When we register with any online or digital services, we sign an end user agreement. Such agreements detail how a company will collect, store and use the data related to the end users. These agreements are long and users don’t have time to read them thoroughly. However, these agreements are a rich source of material on which the company’s data retention and usage policies (data governance policy) are based on.
A data governance policy is a set of guidelines for ensuring the proper management of an organization’s digital information. Such guidelines can involve policies for data security, quality and privacy.

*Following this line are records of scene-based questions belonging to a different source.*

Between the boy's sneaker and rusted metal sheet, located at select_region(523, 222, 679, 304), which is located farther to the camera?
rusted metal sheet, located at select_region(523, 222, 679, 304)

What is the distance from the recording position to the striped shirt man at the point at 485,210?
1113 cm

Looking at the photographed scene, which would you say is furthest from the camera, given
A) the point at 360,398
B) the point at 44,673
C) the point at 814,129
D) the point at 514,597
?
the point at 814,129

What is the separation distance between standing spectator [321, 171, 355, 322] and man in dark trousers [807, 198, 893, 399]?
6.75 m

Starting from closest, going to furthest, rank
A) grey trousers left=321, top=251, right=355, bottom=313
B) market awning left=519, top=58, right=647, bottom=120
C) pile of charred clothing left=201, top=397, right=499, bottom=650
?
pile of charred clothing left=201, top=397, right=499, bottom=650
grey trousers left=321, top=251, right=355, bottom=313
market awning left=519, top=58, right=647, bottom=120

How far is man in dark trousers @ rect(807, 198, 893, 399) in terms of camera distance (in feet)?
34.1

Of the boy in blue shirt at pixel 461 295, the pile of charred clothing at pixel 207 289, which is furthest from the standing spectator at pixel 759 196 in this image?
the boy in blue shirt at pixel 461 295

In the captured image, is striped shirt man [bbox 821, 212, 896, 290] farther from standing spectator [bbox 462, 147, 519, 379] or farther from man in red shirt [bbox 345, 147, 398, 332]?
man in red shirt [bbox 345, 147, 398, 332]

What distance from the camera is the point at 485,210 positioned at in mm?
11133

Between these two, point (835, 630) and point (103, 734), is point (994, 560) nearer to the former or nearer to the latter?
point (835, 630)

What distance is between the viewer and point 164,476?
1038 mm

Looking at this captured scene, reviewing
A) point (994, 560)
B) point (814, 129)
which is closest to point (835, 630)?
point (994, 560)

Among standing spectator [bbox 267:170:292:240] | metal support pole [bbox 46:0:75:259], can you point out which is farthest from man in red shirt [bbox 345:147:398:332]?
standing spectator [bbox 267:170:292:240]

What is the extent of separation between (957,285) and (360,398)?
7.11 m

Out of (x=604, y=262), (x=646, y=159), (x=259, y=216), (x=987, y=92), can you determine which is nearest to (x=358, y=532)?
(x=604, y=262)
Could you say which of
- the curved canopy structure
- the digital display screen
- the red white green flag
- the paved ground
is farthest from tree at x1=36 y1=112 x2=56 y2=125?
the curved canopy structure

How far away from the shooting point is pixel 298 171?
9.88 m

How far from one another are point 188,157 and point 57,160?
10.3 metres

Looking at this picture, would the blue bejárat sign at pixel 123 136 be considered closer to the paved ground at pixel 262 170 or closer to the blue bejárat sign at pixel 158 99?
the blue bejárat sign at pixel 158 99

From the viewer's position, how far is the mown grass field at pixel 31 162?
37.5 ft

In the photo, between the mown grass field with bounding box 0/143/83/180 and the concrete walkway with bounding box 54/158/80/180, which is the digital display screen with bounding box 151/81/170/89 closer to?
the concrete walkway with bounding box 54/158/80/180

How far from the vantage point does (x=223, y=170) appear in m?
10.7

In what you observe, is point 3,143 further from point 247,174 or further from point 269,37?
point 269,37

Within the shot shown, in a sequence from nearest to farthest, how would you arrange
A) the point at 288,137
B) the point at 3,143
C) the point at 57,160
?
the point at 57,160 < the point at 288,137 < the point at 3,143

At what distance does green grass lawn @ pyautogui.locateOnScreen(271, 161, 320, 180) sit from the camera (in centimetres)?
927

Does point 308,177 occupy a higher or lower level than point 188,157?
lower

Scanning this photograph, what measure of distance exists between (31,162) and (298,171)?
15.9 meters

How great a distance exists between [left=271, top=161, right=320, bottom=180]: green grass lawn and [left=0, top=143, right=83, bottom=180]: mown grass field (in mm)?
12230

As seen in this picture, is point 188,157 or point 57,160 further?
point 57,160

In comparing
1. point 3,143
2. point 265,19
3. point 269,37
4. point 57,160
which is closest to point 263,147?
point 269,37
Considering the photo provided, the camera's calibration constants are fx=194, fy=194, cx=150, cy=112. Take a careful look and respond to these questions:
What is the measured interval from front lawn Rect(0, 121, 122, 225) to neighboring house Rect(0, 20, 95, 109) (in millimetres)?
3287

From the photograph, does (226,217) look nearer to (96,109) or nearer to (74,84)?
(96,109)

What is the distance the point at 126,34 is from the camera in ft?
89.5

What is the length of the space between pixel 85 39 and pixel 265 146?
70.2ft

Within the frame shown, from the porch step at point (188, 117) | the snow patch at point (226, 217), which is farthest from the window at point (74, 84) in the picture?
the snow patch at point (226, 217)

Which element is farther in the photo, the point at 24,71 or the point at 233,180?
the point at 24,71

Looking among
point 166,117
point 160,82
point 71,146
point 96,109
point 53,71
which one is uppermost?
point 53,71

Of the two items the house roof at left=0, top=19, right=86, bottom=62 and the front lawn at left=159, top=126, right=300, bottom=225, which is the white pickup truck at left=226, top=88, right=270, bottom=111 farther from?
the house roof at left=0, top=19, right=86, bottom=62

This project aims to build an automated toolset that analyse the end user agreement text and convert them into (enforceable) data governance policies. These policies can then be used to audit the data management of the relevant company to see whether they comply with their own set of policies as stipulated in the end user agreement. For data auditing purposes, the organisations data provenance records would be used as evidence to see whether the organisation is abiding with their own data governance policies. The toolset could also be used to verify whether an end user agreement of an organisation conforms to relevant data protection laws.
The student should have an interest in and willingness to learn basic human-language processing, ideally would have prior knowledge of data governance policies. Ideally, have a firm grasp of C or C++, Java and C# programming languages. Good time-management, self-starter and strong writing skills.
It is intended that once the implementation is working it can be used for practical trials, and we would anticipate a conference paper being submitted for publication based on the implementation and subsequent trials; the author of the code would be a co-author of this paper.